Comentario
A lo largo del siglo XVI, el Mediterráneo fue el teatro de operaciones en el que los Imperios hispano y otomano se disputaron el dominio del Viejo Mundo. Alrededor del protagonismo beligerante del Emperador y del Sultán actuaron personajes secundarios, aunque no menos decisivos, tanto cristianos -del Papa a la Orden de Malta, de Génova a Venecia- como musulmanes -piratas berberiscos, corsarios renegados, moriscos-. Ambos enemigos y sendas leyes, religiones y civilizaciones protagonizaron, amén de un sinfín de escaramuzas propias de toda guerra fronteriza, las empresas navales más sonoras y legendarias de su tiempo.
Entre estas, una de las más alabadas por los cronistas imperiales fue la conquista o, con más propiedad, reconquista de Túnez por Carlos V en 1535. La trascendencia de dicha campaña, aunque devaluada por los acontecimientos posteriores, ha de justipreciarse en el contexto de la geopolítica carolina en el Mare Nostrum. La defensa de esta cambiante frontera se convirtió en un objetivo vital para asegurar las comunicaciones entre España y sus dominios italianos, desde donde se apuntaba hacia Centroeuropa y Flandes y se orientaban hacía las plazas norteafricanas los convoyes de galeras. De esta forma, se mantenían expeditas las rutas comerciales, se defendían las poblaciones costeras e insulares de las incursiones turcas y berberiscas y, mediante el procedimiento de "correr costas y caravanas", en cada estación estival se limpiaban unas aguas infestadas de rapaces piratas y escuadras otomanas. Esta situación fue gravemente deteriorada a principios de la década de los treinta, con el asentamiento del régimen berberisco de los Barbarroja en Argelia, reforzado por un contingente de jenízaros, tras su pacto con la Sublime Puerta, y por la afluencia de marinos levantinos y renegados cristianos.
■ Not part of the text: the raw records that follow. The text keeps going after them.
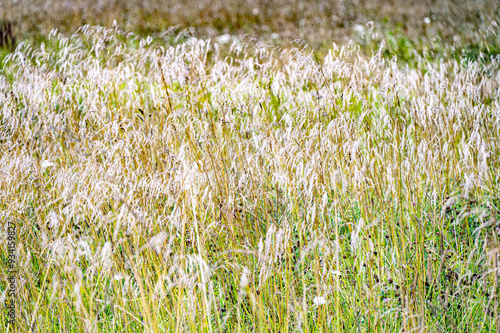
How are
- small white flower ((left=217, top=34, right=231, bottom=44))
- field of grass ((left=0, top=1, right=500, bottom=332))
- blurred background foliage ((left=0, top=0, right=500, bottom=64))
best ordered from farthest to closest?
small white flower ((left=217, top=34, right=231, bottom=44)) → blurred background foliage ((left=0, top=0, right=500, bottom=64)) → field of grass ((left=0, top=1, right=500, bottom=332))

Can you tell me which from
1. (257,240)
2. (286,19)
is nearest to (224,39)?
(286,19)

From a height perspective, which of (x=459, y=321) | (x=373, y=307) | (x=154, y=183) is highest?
(x=154, y=183)

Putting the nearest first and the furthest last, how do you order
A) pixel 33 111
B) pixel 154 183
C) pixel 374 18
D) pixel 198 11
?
pixel 154 183 → pixel 33 111 → pixel 374 18 → pixel 198 11

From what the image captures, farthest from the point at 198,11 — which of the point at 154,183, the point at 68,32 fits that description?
the point at 154,183

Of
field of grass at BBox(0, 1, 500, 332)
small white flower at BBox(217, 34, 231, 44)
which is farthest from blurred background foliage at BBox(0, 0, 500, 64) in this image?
field of grass at BBox(0, 1, 500, 332)

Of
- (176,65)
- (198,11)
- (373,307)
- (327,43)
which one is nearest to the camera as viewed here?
(373,307)

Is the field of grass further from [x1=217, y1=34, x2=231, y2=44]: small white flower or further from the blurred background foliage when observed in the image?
[x1=217, y1=34, x2=231, y2=44]: small white flower

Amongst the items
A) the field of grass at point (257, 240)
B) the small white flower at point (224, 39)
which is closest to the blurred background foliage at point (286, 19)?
the small white flower at point (224, 39)

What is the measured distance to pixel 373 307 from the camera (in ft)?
5.40

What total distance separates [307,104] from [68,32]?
6557 millimetres

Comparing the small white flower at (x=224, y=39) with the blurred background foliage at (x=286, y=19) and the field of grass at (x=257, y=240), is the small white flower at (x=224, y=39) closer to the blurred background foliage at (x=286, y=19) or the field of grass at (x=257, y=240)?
the blurred background foliage at (x=286, y=19)

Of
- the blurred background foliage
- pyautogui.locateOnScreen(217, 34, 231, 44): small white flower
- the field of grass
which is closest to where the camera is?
the field of grass

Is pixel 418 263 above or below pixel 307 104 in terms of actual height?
below

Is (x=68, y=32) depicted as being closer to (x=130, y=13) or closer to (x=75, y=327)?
(x=130, y=13)
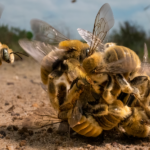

Cuando Carlos V se hizo a la mar en julio de 1529 con lo más granado de la Armada española para ser coronado por el papa Clemente VII en Bolonia, dejó las costas desguarnecidas y Jeredín Barbarroja y sus arraeces -capitanes- multiplicaron sus andanzas. Aquí se enmarcan hechos como la toma del Peñón de Argel, la batalla de Formentera y las razias sobre Cerdeña y Mallorca.
La recompensa del Gran Turco al hostigamiento de Jeredín consistió en sus sucesivos nombramientos como gobernador de Berbería y gran almirante de la Armada otomana. Pero más que la magnificación del afamado corsario resultó trascendente en esta escalada del expansionismo musulmán -que tuvo su avanzadilla más amenazadora en la marcha sobre Viena del poderoso ejército de Solimán el Magnífico- la escandalosa alianza entre Francisco I de Francia y la Sublime Puerta. Tras ella, Barbarroja se vio, a la altura de 1534, con las manos libres para asolar las costas italianas con total impunidad y, en un intento de reproducir su señorío argelino, tomar Túnez y destronar al rey hafsí Muley Hasán. El peligro de este acercamiento berberisco y la amistad dinástica hispano-tunecina exigió una contundente respuesta del César Carlos.